Geheime Aufzeichnungen eines Volljuristen
Liebes Tagebuch,
welch ein Erfolgserlebnis ist es doch, ganz allein mit seinen eigenen Händen aus einem großen Haufen von Brettern und Einzelteilen ein Bett oder einen Schrank zusammenzuschrauben. Anfangs durchschaut man noch nicht, wozu es gut sein soll, dass genau diese Schraube in exakt jenes Loch gehört. Aber allmählich nimmt die Sache dann doch Konturen an. Man braucht dazu natürlich sehr viel Zeit, unendlich viel Geduld und vor allem auch eine Menge Frustrationstoleranz. Immer mal wieder ist man an einem Punkt angekommen, wo es scheinbar nicht mehr weitergeht. Man denkt dann, dass es ein Fehler in der Anleitung sein muss oder dass bestimmte Teile fehlen oder einfach nicht zusammenpassen. Geht man jedoch akribisch Schritt für Schritt die Anleitung noch einmal durch, findet man früher oder später doch noch den Fehler, der dann wirklich immer bei einem selbst liegt, sei es dass man das Brett verkehrt herum gehalten oder die Schraube ins falsche Loch gedreht hat. Zumindest ist es so bei den Ikea-Produkten, die sich am Ende immer als zuverlässig erweisen, während man bei anderen Herstellern mitunter herbe Enttäuschungen erleben kann. Da fehlen manche Teile in der Packung, andere passen nicht wie vorgesehen zusammen, und insbesondere ist die Anleitung komplett unverständlich.
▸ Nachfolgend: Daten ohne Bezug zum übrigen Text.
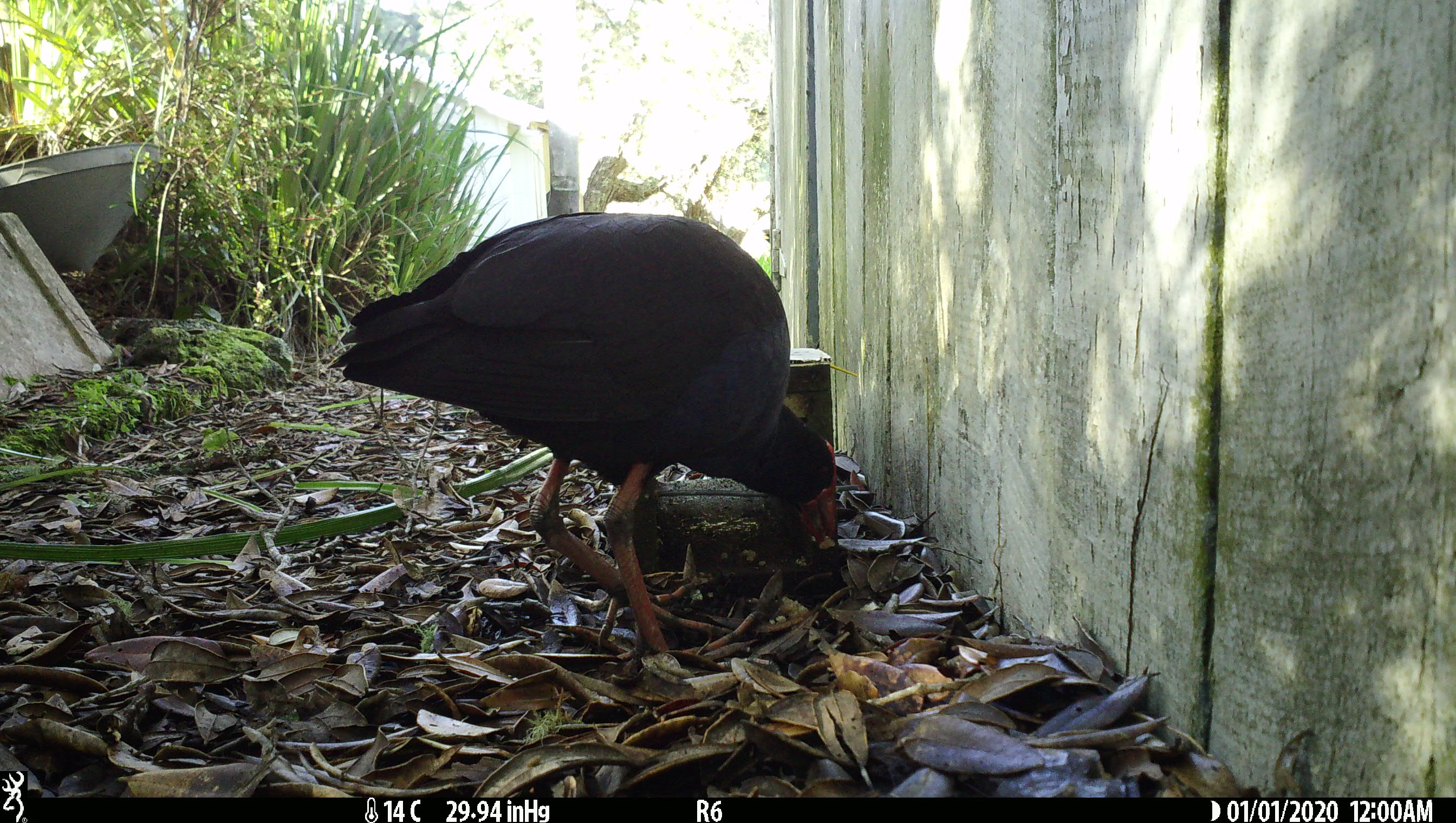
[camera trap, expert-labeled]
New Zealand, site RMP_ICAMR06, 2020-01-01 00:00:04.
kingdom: Animalia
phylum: Chordata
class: Aves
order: Gruiformes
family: Rallidae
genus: Porphyrio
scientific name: Porphyrio melanotus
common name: australasian swamphen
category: pukeko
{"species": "pukeko (australasian swamphen) (Porphyrio melanotus)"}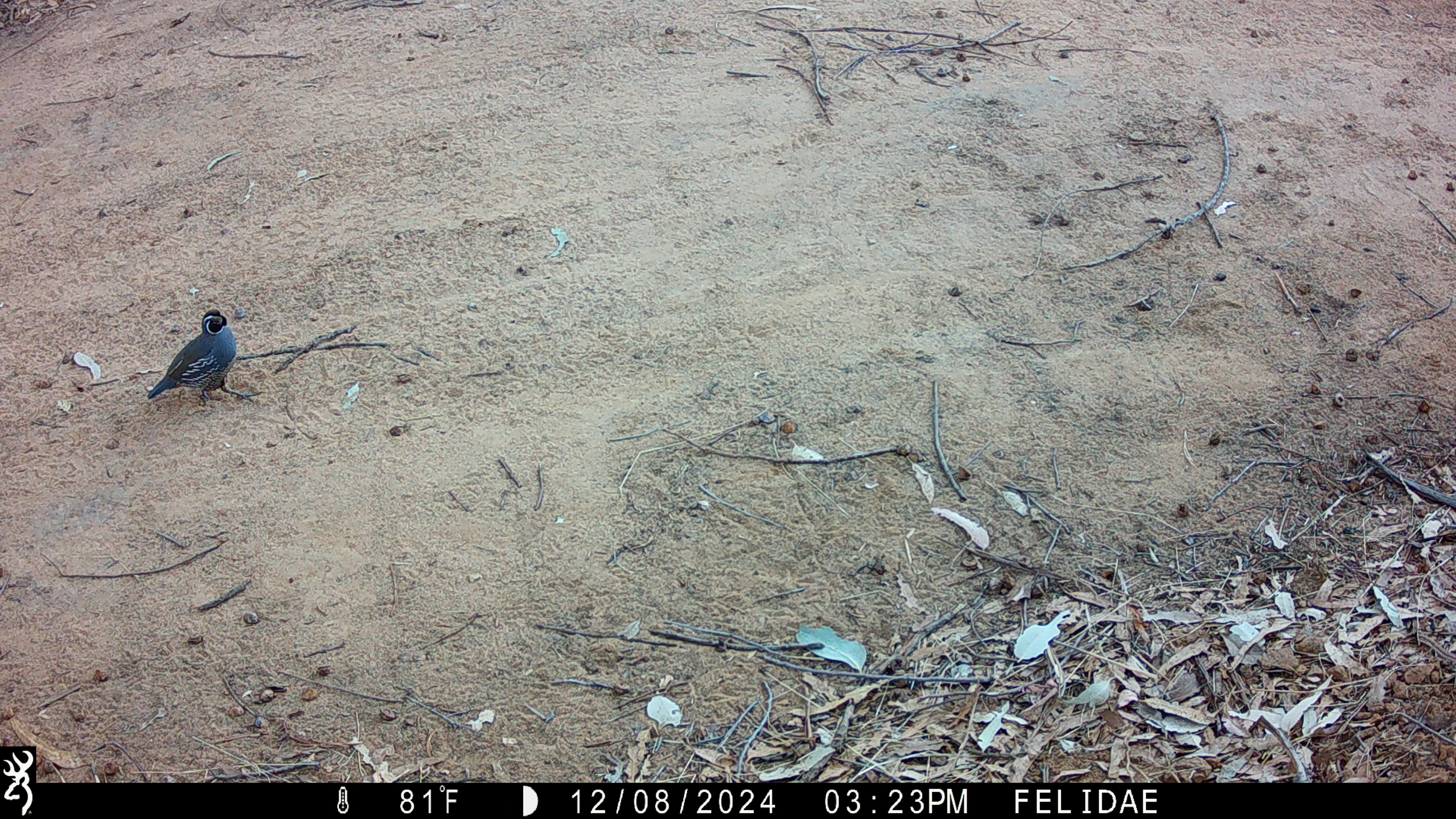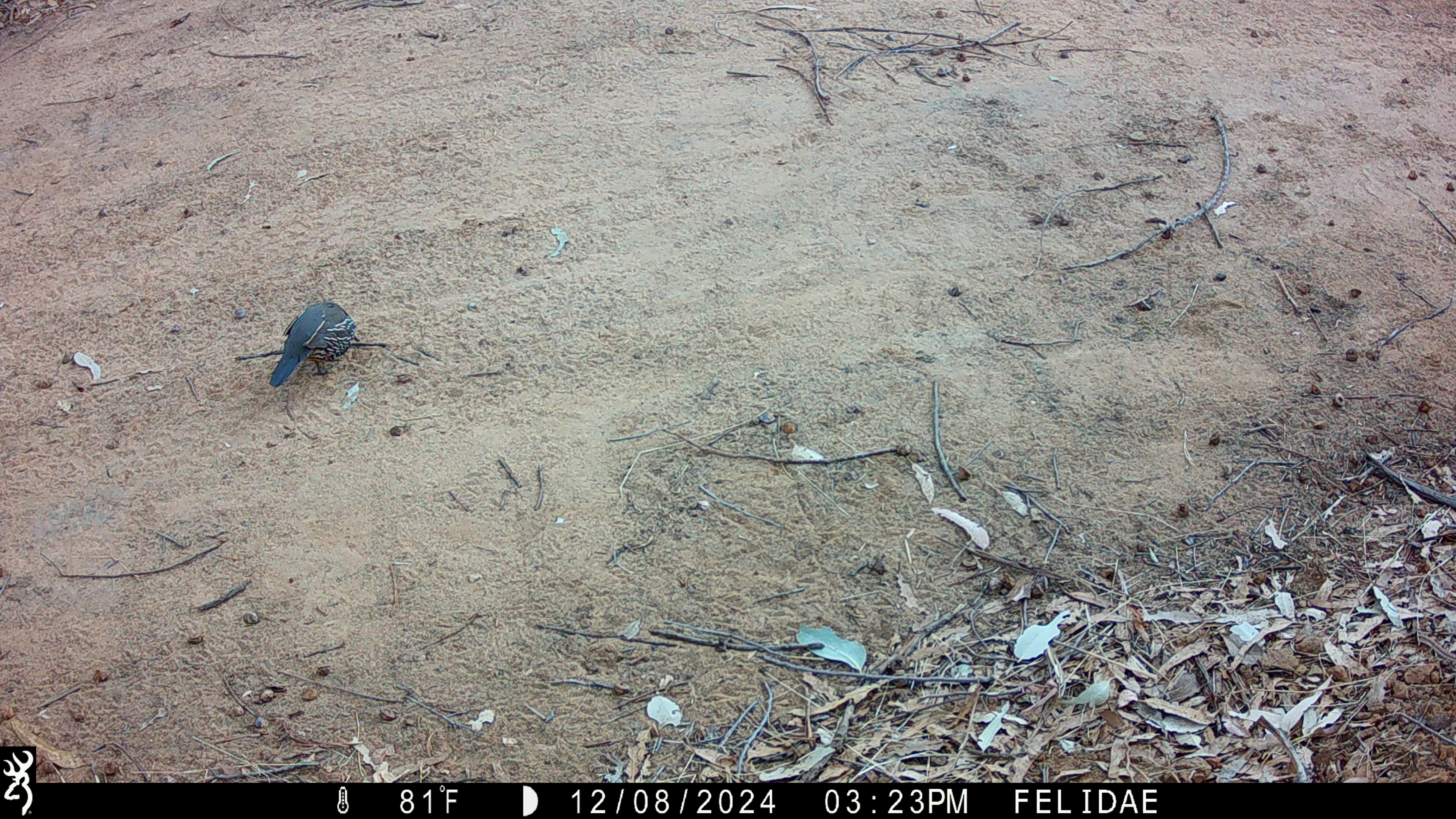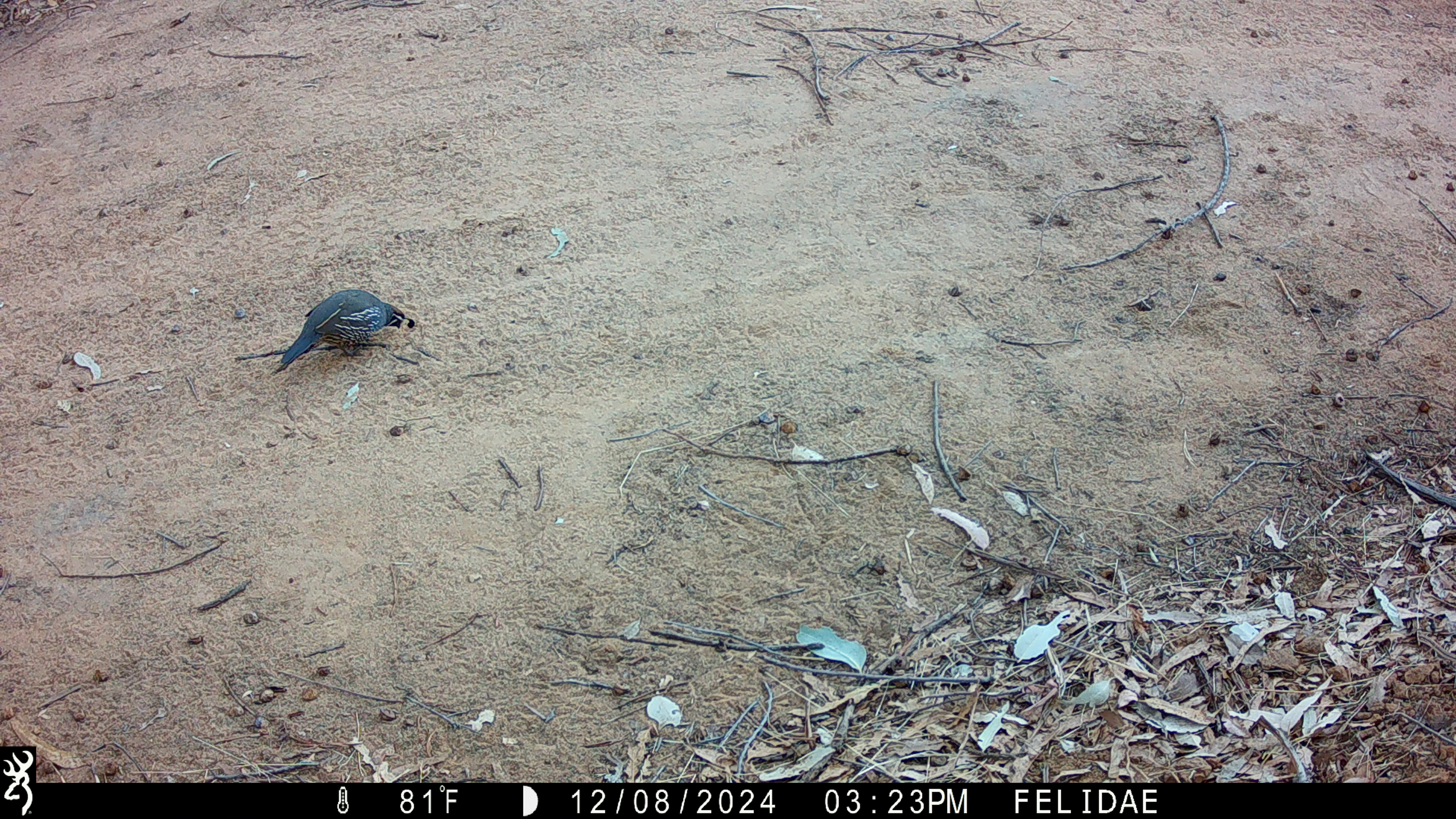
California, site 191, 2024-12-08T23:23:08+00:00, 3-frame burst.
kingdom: Animalia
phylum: Chordata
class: Aves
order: Galliformes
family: Odontophoridae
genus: Callipepla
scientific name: Callipepla californica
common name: california quail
Was noch dazu für Ikea spricht, ist der beinahe immer noch sehr vernünftige Preis und das durchweg hübsche Design. Zu welchen Mondpreisen vergleichbare Produkte woanders angeboten werden, die obendrein nicht selten von ausgesuchter Hässlichkeit sind… Was Ikea allerdings gerne vorgeworden wird, ist die fehlende Langlebigkeit und die schwache Verarbeitung. Aber was nützen einem Massiv-Möbel, wenn sie letztendlich auf dem Sperrmüll landen, weil sich ihr Transport schlichtweg nicht mehr lohnt, da das Möbel-Taxi viel zu teuer ist. Indessen lassen sich die in flache Kartons gepressten Ikea-Teile oftmals noch recht gut sogar in Bus und Bahn nach Hause bringen. Und ist der Ikea-Schrank oder das Ikea-Bett erst einmal aufgestellt, dann bleiben sie mutmaßlich auch viele Jahre lang in der Wohnung stehen, werden von einem Bewohner zum nächsten weitergegeben, denn Ikea-Möbel findet doch irgendwie fast jeder ok.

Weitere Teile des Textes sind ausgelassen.